(Saved data entries)
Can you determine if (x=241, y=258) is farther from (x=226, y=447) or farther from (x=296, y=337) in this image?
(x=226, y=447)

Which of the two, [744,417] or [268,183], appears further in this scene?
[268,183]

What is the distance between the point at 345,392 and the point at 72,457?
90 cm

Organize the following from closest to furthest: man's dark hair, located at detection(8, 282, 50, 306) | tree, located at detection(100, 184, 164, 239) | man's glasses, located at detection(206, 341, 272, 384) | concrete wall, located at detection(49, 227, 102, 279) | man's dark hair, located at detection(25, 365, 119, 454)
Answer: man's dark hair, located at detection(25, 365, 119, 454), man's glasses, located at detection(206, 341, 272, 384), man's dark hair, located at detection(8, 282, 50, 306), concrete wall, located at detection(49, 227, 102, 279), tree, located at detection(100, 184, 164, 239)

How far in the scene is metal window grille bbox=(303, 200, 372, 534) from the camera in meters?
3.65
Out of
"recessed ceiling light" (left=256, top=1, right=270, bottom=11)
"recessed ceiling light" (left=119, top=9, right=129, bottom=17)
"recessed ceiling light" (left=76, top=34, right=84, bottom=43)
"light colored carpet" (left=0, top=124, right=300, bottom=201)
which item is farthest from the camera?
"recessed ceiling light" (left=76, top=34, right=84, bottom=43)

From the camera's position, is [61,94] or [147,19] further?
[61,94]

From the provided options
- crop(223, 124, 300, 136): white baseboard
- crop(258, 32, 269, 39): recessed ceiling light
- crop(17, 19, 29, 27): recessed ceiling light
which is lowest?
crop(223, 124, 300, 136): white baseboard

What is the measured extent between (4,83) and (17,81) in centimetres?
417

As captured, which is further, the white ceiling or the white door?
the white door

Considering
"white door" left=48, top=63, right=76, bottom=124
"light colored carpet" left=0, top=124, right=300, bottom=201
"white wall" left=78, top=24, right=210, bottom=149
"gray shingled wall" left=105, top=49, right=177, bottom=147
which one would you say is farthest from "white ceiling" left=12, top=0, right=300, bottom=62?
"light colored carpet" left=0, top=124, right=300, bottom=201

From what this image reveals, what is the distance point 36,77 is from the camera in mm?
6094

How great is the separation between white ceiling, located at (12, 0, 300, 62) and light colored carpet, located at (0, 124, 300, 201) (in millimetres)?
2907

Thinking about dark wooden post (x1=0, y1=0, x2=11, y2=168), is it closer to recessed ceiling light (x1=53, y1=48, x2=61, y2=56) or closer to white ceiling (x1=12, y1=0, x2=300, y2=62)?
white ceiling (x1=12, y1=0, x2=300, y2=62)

> **Stated problem**
Transcribe each entry precisely, missing none.

> **Final result**
Can you determine if (x=241, y=258) is farther from (x=226, y=447) or farther from (x=296, y=337) in this image?
(x=226, y=447)

Which of the two, [744,417] or [268,183], appears further in this scene?
[268,183]

What is the distance between the point at 345,392 and the point at 72,457?
90 cm

Organize the following from closest to furthest: man's dark hair, located at detection(8, 282, 50, 306) | tree, located at detection(100, 184, 164, 239) | man's glasses, located at detection(206, 341, 272, 384) | concrete wall, located at detection(49, 227, 102, 279) | man's dark hair, located at detection(25, 365, 119, 454)
Answer: man's dark hair, located at detection(25, 365, 119, 454), man's glasses, located at detection(206, 341, 272, 384), man's dark hair, located at detection(8, 282, 50, 306), concrete wall, located at detection(49, 227, 102, 279), tree, located at detection(100, 184, 164, 239)

How far in the scene is metal window grille bbox=(303, 200, 372, 534) from the camera in meters?
3.65
Out of
"recessed ceiling light" (left=256, top=1, right=270, bottom=11)
"recessed ceiling light" (left=119, top=9, right=129, bottom=17)
"recessed ceiling light" (left=76, top=34, right=84, bottom=43)
"light colored carpet" (left=0, top=124, right=300, bottom=201)
which item is farthest from the camera?
"recessed ceiling light" (left=76, top=34, right=84, bottom=43)

From the camera's position, is [61,94] or [147,19] further?
[61,94]

From the provided options
- crop(223, 124, 300, 136): white baseboard
- crop(258, 32, 269, 39): recessed ceiling light
- crop(17, 19, 29, 27): recessed ceiling light
which is lowest?
crop(223, 124, 300, 136): white baseboard

What is the measured extent between (4,83) and (17,81) in centimetres?
417

As captured, which is further, the white ceiling or the white door?
the white door

Considering
"white door" left=48, top=63, right=76, bottom=124
"light colored carpet" left=0, top=124, right=300, bottom=201
"white wall" left=78, top=24, right=210, bottom=149
"gray shingled wall" left=105, top=49, right=177, bottom=147
which one would you say is farthest from "white ceiling" left=12, top=0, right=300, bottom=62?
"light colored carpet" left=0, top=124, right=300, bottom=201

From what this image reveals, what is the distance point 36,77 is from the camera in mm?
6094

How great is the separation between white ceiling, located at (12, 0, 300, 62) and light colored carpet, located at (0, 124, 300, 201) (in millimetres)?
2907

Thinking about dark wooden post (x1=0, y1=0, x2=11, y2=168), is it closer to recessed ceiling light (x1=53, y1=48, x2=61, y2=56) or closer to white ceiling (x1=12, y1=0, x2=300, y2=62)?
white ceiling (x1=12, y1=0, x2=300, y2=62)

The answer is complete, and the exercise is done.